[ClusterLabs] "pacemakerd: recover properly from Corosync crash" fix

Klaus Wenninger kwenning at redhat.com
Tue Apr 23 04:34:14 EDT 2024


On Tue, Apr 23, 2024 at 9:53 AM NOLIBOS Christophe <
christophe.nolibos at thalesgroup.com> wrote:

> Classified as: {OPEN}
>
>
>
> Other strange thing.
>
> On RHEL 7, corosync is restarted while the “Restart=on-failure » line is
> commented.
>
> I think also that something changed in the pacemaker behavior, or
> somewhere else.
>

That is how it was working before introduction of the reconnection to
corosync.

- **INFORMATION PROVIDED**
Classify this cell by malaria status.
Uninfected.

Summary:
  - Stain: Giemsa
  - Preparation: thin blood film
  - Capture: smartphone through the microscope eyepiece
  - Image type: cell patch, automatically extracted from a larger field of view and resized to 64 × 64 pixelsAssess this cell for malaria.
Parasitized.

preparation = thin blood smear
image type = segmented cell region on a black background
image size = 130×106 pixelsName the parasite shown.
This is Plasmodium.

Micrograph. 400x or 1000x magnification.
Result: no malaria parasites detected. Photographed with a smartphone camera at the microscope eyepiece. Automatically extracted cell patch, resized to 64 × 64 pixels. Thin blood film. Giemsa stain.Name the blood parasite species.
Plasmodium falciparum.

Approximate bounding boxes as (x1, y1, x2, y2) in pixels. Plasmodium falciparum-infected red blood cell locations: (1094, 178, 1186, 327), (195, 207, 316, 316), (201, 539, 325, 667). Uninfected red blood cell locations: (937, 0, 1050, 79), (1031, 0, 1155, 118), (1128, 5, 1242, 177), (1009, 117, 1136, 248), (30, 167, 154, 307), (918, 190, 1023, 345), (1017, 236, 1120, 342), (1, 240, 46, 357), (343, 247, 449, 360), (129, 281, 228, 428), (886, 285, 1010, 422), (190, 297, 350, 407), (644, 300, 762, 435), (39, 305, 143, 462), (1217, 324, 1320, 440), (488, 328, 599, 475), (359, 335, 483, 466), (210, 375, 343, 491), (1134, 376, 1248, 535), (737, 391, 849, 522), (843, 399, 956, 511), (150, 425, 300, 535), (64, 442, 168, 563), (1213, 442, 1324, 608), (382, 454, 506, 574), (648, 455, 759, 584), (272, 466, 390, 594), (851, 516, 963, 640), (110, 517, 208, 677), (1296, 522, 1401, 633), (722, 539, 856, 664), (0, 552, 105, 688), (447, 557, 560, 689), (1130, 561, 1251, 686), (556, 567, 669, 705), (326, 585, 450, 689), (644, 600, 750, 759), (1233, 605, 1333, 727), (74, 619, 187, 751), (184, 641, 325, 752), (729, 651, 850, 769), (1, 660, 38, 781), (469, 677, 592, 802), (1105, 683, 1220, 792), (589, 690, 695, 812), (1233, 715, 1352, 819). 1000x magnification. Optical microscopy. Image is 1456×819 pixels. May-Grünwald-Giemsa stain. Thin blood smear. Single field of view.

- **LIST OF TASKS**
(1) Answer these about the pacemakerd thread, one line each:
(a) What date and time does the post carry?
(b) On which system does the quoted message say corosync is restarted while the "Restart=on-failure" line is commented?
(c) What classification label heads the quoted message?
(2) Put this sentence from the pacemakerd thread into Spanish: "That is how it was working before introduction of the reconnection to corosync."
(3) Retype the part of the pacemakerd thread that opens with the words containing "Klaus Wenninger kwenning" and closes with "Other strange thing.".

- **ANSWERS BY TASK**
(1)
(a) Tue Apr 23 04:34:14 EDT 2024
(b) RHEL 7
(c) {OPEN}

(2) Así es como funcionaba antes de la introducción de la reconexión a corosync.

(3)
Klaus Wenninger kwenning at redhat.com
Tue Apr 23 04:34:14 EDT 2024


On Tue, Apr 23, 2024 at 9:53 AM NOLIBOS Christophe <
christophe.nolibos at thalesgroup.com> wrote:

> Classified as: {OPEN}
>
>
>
> Other strange thing.